Research is concerned with evaluation of a strategy performance over historical data. The process of evaluating a trading strategy over prior market data is known as backtesting. The data size and algorithmic complexity will have a big impact on the computational intensity of the backtester. CPU speed and concurrency are often the limiting factors in optimising research execution speed.

Signal generation is concerned with generating a set of trading signals from an algorithm and sending such orders to the market, usually via a brokerage. For certain strategies a high level of performance is required. I/O issues such as network bandwidth and latency are often the limiting factor in optimising execution systems. Thus the choice of languages for each component of your entire system may be quite different.

Type, Frequency and Volume of Strategy

The type of algorithmic strategy employed will have a substantial impact on the design of the system. It will be necessary to consider the markets being traded, the connectivity to external data vendors, the frequency and volume of the strategy, the trade-off between ease of development and performance optimisation, as well as any custom hardware, including co-located custom servers, GPUs or FPGAs that might be necessary.

The technology choices for a low-frequency US equities strategy will be vastly different from those of a high-frequency statistical arbitrage strategy trading on the futures market. Prior to the choice of language many data vendors must be evaluated that pertain to a the strategy at hand.

It will be necessary to consider connectivity to the vendor, structure of any APIs, timeliness of the data, storage requirements and resiliency in the face of a vendor going offline. It is also wise to possess rapid access to multiple vendors! Various instruments all have their own storage quirks, examples of which include multiple ticker symbols for equities and expiration dates for futures (not to mention any specific OTC data). This needs to be factored in to the platform design.

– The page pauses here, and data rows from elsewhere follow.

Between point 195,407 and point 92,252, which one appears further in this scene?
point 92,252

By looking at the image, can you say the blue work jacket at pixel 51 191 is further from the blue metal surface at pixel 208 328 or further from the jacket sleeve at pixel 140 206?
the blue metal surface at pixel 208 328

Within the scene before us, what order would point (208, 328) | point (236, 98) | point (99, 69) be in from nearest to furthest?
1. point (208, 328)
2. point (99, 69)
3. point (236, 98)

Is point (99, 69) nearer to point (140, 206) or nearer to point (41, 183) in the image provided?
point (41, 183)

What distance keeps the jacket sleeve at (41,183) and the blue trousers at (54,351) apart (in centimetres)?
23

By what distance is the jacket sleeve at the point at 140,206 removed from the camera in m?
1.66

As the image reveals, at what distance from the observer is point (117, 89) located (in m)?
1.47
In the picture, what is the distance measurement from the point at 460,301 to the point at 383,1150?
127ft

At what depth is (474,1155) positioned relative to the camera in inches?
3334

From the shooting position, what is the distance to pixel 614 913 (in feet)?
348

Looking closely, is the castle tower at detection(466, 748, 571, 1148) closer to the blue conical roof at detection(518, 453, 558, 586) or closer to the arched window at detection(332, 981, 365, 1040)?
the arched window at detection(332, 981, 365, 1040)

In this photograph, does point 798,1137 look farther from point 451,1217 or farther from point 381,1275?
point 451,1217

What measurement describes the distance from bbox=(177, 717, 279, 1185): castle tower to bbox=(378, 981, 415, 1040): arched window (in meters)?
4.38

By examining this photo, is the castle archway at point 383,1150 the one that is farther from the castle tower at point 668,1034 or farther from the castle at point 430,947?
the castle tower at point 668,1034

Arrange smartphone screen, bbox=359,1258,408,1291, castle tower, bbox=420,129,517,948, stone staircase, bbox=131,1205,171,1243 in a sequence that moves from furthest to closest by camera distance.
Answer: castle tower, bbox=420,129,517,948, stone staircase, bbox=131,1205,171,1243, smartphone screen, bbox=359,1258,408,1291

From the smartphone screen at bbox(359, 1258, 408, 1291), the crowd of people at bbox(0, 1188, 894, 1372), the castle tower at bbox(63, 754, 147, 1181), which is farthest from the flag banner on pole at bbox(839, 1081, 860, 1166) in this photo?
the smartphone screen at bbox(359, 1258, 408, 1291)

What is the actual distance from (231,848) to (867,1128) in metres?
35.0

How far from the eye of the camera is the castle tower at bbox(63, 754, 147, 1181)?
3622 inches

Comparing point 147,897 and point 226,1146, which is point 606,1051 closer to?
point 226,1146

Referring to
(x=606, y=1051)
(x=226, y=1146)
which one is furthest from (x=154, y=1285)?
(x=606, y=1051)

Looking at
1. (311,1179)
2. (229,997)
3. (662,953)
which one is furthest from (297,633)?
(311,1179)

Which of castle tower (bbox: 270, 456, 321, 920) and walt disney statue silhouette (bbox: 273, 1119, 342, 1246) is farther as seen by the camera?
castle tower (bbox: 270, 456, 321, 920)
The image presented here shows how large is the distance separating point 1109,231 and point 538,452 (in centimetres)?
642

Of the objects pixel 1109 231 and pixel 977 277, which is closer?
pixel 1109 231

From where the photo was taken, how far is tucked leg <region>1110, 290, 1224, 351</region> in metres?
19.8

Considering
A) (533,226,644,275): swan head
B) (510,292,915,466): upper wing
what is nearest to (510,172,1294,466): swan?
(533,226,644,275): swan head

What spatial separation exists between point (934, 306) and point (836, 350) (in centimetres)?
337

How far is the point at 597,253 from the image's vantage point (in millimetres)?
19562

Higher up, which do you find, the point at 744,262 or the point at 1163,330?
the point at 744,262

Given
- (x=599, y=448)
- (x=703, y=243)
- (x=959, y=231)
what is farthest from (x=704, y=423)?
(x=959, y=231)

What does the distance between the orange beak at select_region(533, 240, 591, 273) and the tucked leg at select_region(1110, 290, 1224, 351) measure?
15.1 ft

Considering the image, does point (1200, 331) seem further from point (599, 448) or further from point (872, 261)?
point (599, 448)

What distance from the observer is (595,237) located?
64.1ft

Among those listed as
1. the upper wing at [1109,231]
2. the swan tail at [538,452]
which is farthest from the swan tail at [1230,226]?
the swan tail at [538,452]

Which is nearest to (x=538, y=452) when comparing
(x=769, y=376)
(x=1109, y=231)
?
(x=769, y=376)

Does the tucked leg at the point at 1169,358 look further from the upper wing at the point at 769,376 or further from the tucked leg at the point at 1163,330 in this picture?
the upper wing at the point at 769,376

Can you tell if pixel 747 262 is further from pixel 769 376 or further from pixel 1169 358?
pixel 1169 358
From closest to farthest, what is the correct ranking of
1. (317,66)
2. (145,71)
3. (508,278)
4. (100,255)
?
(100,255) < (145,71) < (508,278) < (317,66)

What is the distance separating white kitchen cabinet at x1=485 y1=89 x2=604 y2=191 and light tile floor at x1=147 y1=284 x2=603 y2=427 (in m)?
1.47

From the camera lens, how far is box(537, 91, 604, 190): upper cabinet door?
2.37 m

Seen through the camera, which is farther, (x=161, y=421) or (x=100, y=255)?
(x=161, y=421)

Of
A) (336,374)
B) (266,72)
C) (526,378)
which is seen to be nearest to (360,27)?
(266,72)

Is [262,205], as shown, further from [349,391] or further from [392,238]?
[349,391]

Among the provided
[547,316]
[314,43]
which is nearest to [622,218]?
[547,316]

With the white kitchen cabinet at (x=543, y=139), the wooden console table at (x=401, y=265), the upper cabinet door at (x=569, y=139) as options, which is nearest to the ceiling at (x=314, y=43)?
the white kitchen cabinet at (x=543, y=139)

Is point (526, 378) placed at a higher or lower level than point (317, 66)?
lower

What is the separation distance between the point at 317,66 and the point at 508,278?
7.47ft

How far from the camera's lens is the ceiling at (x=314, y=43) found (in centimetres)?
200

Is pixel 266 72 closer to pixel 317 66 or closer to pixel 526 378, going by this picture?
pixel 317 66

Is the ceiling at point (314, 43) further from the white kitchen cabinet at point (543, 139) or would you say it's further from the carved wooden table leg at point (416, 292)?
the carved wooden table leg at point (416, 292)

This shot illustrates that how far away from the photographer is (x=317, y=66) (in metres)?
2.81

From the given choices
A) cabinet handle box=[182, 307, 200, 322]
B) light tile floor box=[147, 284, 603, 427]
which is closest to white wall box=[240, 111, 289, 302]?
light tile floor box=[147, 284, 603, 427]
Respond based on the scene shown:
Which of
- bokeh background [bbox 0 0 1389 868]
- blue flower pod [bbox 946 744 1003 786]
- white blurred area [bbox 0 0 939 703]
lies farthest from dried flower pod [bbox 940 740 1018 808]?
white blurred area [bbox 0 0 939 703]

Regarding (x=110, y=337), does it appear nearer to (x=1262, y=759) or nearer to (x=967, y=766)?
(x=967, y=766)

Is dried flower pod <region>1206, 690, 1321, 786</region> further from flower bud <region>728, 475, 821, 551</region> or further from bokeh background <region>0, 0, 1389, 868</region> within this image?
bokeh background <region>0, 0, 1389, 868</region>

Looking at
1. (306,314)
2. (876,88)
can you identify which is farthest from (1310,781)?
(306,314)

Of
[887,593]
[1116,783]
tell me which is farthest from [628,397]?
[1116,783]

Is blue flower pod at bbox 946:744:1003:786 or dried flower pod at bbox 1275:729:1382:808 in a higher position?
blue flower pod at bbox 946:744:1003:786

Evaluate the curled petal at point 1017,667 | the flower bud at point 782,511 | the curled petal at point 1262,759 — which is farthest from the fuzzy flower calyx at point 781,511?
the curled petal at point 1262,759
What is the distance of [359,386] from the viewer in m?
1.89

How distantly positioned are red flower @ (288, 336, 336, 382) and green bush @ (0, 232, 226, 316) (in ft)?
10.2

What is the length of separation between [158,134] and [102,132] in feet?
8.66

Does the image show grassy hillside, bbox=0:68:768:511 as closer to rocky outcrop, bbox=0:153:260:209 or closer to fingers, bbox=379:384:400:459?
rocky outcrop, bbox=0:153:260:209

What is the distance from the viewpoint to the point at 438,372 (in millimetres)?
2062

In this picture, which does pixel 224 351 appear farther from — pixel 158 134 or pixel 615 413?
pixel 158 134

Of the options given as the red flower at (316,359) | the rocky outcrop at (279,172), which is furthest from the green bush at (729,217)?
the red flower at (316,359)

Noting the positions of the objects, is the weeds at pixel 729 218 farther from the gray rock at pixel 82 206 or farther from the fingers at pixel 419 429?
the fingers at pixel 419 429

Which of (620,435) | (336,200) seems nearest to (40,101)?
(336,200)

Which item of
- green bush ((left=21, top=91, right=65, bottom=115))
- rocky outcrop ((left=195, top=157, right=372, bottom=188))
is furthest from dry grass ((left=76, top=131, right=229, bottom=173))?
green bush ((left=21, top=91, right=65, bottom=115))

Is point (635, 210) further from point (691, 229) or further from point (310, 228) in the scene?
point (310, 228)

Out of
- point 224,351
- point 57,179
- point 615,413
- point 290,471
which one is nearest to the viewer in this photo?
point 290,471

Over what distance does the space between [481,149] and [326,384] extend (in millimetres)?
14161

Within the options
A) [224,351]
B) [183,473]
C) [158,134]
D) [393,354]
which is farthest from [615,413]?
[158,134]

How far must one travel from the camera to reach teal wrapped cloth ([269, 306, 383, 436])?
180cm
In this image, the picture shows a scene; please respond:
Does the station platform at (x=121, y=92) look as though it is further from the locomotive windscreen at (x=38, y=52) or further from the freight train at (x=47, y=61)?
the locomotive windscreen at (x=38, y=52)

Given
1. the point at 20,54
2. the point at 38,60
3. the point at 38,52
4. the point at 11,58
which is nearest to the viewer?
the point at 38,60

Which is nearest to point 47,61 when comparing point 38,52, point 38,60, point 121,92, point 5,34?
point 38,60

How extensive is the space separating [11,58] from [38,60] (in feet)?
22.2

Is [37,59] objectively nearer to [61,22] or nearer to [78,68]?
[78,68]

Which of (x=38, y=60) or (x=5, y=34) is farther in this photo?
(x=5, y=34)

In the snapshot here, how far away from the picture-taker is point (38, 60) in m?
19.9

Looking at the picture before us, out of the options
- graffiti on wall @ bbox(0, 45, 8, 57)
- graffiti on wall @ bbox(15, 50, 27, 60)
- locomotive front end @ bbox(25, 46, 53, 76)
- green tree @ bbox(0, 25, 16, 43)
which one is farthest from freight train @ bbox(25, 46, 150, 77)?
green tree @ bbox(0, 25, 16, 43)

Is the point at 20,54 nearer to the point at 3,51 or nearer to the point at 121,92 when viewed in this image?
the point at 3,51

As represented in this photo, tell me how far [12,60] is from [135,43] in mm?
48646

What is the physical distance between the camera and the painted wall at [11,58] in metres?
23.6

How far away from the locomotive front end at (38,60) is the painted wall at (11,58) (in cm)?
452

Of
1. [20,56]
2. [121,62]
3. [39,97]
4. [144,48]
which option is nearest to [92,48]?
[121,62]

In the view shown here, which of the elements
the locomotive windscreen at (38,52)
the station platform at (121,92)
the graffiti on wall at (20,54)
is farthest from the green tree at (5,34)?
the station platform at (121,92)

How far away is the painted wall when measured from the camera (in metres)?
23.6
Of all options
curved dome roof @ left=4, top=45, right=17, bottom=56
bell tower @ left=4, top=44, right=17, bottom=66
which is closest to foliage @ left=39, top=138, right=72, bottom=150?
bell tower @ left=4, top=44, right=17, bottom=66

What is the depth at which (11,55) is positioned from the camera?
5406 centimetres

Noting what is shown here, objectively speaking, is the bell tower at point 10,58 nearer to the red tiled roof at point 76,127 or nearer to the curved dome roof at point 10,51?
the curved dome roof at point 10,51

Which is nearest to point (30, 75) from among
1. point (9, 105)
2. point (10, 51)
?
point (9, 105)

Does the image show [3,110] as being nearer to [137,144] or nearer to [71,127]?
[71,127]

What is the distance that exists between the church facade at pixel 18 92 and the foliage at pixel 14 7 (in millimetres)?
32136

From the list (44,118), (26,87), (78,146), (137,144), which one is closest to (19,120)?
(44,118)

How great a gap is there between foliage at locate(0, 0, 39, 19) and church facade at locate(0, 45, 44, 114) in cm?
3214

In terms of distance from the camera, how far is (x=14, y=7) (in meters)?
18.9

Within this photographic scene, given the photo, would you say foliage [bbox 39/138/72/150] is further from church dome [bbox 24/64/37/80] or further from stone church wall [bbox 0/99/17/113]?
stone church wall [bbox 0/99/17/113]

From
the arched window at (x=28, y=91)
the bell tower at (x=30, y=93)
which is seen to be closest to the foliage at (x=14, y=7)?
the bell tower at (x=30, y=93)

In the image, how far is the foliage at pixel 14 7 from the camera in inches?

Frequency of strategy is likely to be one of the biggest drivers of how the technology stack will be defined. Strategies employing data more frequently than minutely or secondly bars require significant consideration with regards to performance.

A strategy exceeding secondly bars (i.e. tick data) leads to a performance driven design as the primary requirement. For high frequency strategies a substantial amount of market data will need to be stored and evaluated. Software such as HDF5 or kdb+ are commonly used for these roles.

In order to process the extensive volumes of data needed for HFT applications, an extensively optimised backtester and execution system must be used. C/C++ (possibly with some assembler) is likely to the strongest language candidate. Ultra-high frequency strategies will almost certainly require custom hardware such as FPGAs, exchange co-location and kernal/network interface tuning.

Research Systems

Research systems typically involve a mixture of interactive development and automated scripting. The former often takes place within an IDE such as Visual Studio, MatLab or R Studio. The latter involves extensive numerical calculations over numerous parameters and data points. This leads to a language choice providing a straightforward environment to test code, but also provides sufficient performance to evaluate strategies over multiple parameter dimensions.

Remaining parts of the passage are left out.